* _Task brief_:
Continue the passage below on Turkey under the AKP, starting after its final sentence.

* _Supplied passage_:
%%

Under the Obama administration, U.S.-Turkish cooperation is probably as close as it has been at any time since the cold war. Obama and Erdoğan have a strong working relationship, which has only intensified since the beginning of the Arab uprisings in 2011. Turkey is arguably the most important American ally in addressing the crisis in Syria, for example, and Turkish cooperation with the United States on Iran seems to be considerably stronger than it was a few years ago.
American officials have frequently spoken of Turkey as a democratic model for the Middle East. It is easy to see why. Turkey’s development is fueled not by oil but by a strong educational system and an aggressive market sector. Unlike the oil-driven wealth of much of the Middle East, Turkey enjoys a diverse and vibrant economy. And unlike most of the region, it is solidly democratic. The AKP clearly has Islamist roots, but the party believes that power comes from the ballot box, and it has been committed to working within secular institutions. In Turkey, where more than 99 percent of the people are officially listed by the state as Muslim, being a good Muslim does not mean calling for Islamic law.
But the popular protests that began in June in Turkey reveal some of the deeper problems the country faces. The protests may have been sparked by attempts to demolish Gezi Park in Istanbul, but the deeper cause can be found in long-standing failures on the part of Erdoğan and the AKP. Religion plays a role in this unrest, but Islamism is not the core of what has gone wrong in Turkey.
The AKP displays a kind of illiberalism that has marked Turkish political life since the modern state was founded in 1923. As Kerem Öktem has shown in Angry Nation, a history of modern Turkey, the violence of Turkish nationalism at the time the state was founded was retained in efforts to create a hegemonic national culture. Ethnic, religious and cultural diversity have been regarded with disdain. The AKP has amended this approach in small ways, but it remains a very strong feature of the ruling culture.
As the AKP consolidated power, it became more traditionally “Turkish” in its rhetoric and tactics. It engaged in a particularly brutal crackdown on Kurdish nationalists until peace negotiations, now apparently running aground, were begun last year. While the AKP had once been willing to implement significant reforms in an effort to enter the European Union, by 2011 this process has been abandoned in all but name. Following EU criticism of this summer’s crackdown on protesters, Erdoğan’s response was matter-of-fact: “You [the EU] do not respect democracy.” Under the AKP, Turkey functions as a democratically elected single-party state.
To be sure, Turkey enjoys regular, free, fair elections. But the AKP’s electoral success, buoyed by an electoral system that is specifically aimed at neutering minority (and particularly Kurdish) voices, has over the past decade rewarded it with unprecedented political success at virtually all levels of government. Moreover, because the role of local government is very weak compared to the central state, the AKP has been able to exert its will in almost every corner of Turkish society.
Like any effective political machine, the AKP has capitalized on its electoral success by cementing its base, rewarding friends and cowing enemies. In this, it resembles the great urban political machines of mid-20th-century America, but with an important difference: it operates at a national level, and there is no outside force to counterbalance it. The Turkish military once held dangerous sway over Turkish politics, but its removal from political life, necessary as it was, did little to improve Turkey’s record on human rights.
Over time, virtually every state bureaucracy, from the police to the postal service, has been filled with AKP allies. Businesses that are viewed as friendly to the AKP are rewarded with contracts and an easy path through government regulations. Businesses that are viewed as enemies are punished with obstruction, investigations and steep fines. Political enemies are hounded by the courts and by the press.

%%

* _Extracted material_:
%%

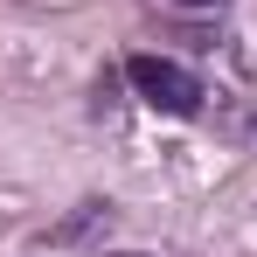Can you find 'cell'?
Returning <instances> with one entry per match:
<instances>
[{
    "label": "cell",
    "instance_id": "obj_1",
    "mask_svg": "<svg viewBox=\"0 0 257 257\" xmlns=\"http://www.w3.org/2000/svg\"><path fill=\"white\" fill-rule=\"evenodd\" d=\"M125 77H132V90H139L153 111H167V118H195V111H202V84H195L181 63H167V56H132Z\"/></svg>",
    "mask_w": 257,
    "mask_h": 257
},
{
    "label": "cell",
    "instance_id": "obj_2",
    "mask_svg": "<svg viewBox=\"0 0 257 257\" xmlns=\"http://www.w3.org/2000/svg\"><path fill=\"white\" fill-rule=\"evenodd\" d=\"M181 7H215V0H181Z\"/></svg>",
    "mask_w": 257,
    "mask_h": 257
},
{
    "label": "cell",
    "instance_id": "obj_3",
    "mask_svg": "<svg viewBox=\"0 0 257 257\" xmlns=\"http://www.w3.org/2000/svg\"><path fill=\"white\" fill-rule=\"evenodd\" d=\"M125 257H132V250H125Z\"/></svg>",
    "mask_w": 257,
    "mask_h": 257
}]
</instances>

%%

* _Reply to the task_:
A recent article by Yavuz Baydar in the New York Times noted that the collusion of big business and big government in Turkey has virtually eliminated serious reporting (“In Turkey, Media Bosses Are Undermining Democracy,” July 19). Any journalist brave enough to flout the bosses and report unpopular news will be sacked. (Baydar himself was fired from his position at the daily paper Sabah within days of his Times article.) And when that doesn’t work, there is always jail. Reporters Without Borders has termed Turkey “the world’s biggest prison for journalists” because of the large number of reporters who have been arrested under antiterrorism or other statutes.
In following Turkish human rights issues over the years, I’ve often been struck by how little outrage outrageous state crimes can generate. The nation gave a collective shrug at the news that Turkish authorities had bombed unarmed Turkish civilians at Uludere in 2011. The harsh tactics that security forces utilized this past summer on protesters in Istanbul are long-standing and a nearly weekly event in some Kurdish towns in the eastern part of the country. Some Kurds, watching the Gezi crackdown, responded by saying, “Now you know what we’ve experienced for the last 30 years.”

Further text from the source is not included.